** SOURCE DOCUMENT follows **

The Syracuse, N.Y., woman whose recovery from multiple organ failure in 1993 was verified as one of the miracles that will elevate Mother Marianne Cope to sainthood says she is elated that Cope will be canonized Oct. 21 in Rome.
“I’m thrilled for the sisters that they get to celebrate one of their own. She has been a saint in my heart and my mind for a long time,” Kate Mahoney said from her home in a recent interview.
In December 1992 Mahoney, then 14, was gravely ill in a Syracuse hospital with complications from her treatment for ovarian cancer. Doctors did not give her long to live.
The following month a nun from the Sisters of Saint Francis in Syracuse went to Mahoney’s hospital bed, touched her on the forehead with a relic — a piece of a bookmark that belonged to Cope, a Franciscan nun who cared for Hansen’s disease patients in Hawaii until her death in 1918 — and prayed for healing in Cope’s name.
Within a week Mahoney’s health improved. She left the hospital four months later. Her doctors could not explain her survival in medical terms.
Now 34, Mahoney is in good health and living in Syracuse. She has aspirations to be a writer and an actress but has been occupied helping her mother care for her father the past several years and won’t be attending Cope’s sainthood ceremony.
Pope John Paul II in December 2004 ordered a decree be issued authenticating a miracle in Mahoney’s case attributed to Cope’s intercession.
It was the first of two authenticated miracles needed for sainthood. The Vatican authenticated the second miracle in December 2011, in the case of Sharon Smith, an Oneida, N.Y., school custodian who recovered from pancreatitis and organ failure in 2006 after a packet of soil from Cope’s grave was pinned to her gown.
Mahoney said she has readily shared her story over the years because “I recognize that I represent hope for people,” but also said it’s not her intention to give people desperate for a miracle a magic formula, or try to get anyone to believe in miracles.
“Many people have asked me, ‘You don’t really believe this miracle hype, do you?’” she said. “I’m not defending it, I’m just accepting it, so I don’t feel like I have to debate it. And if my story changes minds and they all start believing in miracles, well of course that’s wonderful.
“But if all they walk out with is just the knowledge of Mother Marianne, then I’ve done my job. Because she was remarkable, and that’s really what this story is about. I’m a piece of the puzzle.”

** End of SOURCE DOCUMENT **

* _REQUIRED TASKS_:
a – Please write out the Mother Marianne Cope article from "The following month" up to and including "Cope’s sainthood ceremony.".
b – Pick up the Mother Marianne Cope article after its last sentence and carry it on.

** RECORDED DATA follows **

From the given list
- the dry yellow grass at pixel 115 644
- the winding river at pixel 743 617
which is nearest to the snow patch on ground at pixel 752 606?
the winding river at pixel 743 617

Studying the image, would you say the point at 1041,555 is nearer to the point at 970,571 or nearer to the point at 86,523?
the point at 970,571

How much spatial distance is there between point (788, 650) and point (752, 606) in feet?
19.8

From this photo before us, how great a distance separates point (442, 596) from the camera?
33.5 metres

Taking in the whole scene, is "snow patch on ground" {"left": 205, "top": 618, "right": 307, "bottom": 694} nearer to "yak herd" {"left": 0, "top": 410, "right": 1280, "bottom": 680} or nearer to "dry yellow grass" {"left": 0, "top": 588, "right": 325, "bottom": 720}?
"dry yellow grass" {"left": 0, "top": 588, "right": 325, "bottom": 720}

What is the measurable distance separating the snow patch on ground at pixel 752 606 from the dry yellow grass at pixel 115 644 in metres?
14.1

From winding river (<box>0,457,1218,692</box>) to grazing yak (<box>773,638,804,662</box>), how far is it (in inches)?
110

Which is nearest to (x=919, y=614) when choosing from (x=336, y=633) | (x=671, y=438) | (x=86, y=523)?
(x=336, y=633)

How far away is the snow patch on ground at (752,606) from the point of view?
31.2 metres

** End of RECORDED DATA **

* _ANSWERS GIVEN_:
a –
The following month a nun from the Sisters of Saint Francis in Syracuse went to Mahoney’s hospital bed, touched her on the forehead with a relic — a piece of a bookmark that belonged to Cope, a Franciscan nun who cared for Hansen’s disease patients in Hawaii until her death in 1918 — and prayed for healing in Cope’s name.
Within a week Mahoney’s health improved. She left the hospital four months later. Her doctors could not explain her survival in medical terms.
Now 34, Mahoney is in good health and living in Syracuse. She has aspirations to be a writer and an actress but has been occupied helping her mother care for her father the past several years and won’t be attending Cope’s sainthood ceremony.

b –
The nun who touched Mahoney with Cope’s relic was Sister Mary Laurence Hanley, whose research spearheaded the campaign for Cope’s canonization. Convinced of the healing power of Cope’s spirit, Hanley on Jan. 3, 1993, visited Mahoney, whom doctors said was near death.
Hanley prayed for Mahoney and placed the relic of Cope on her forehead. Hanley and other St. Francis nuns had a prayer vigil for Mahoney. By mid-January, Mahoney’s organs slowly regained their function. She left the hospital in April, with doctors attributing her recovery to “unknown reasons,” according to saintmariannecope.com.
Mary Mahoney, Kate’s mother, said in an interview: “Sister Mary Laurence gave me great comfort, her presence. She asked if she could lay the relic on Kate’s head. I was very pleased and comforted by that, knowing that we were that close, if you will, to Mother Marianne. … I can’t say I was expecting a miracle; I just was comforted with a feeling of grace, of great peace.”
Kate Mahoney said her miraculous healing wasn’t like a bolt from the blue that some people might imagine.
“You must realize that this was not the case of me throwing (away) crutches and walking or (being) blind and then had sight,” she said. Her recovery was a slow process of regaining basic skills, like walking or holding a pen, one at a time, she said.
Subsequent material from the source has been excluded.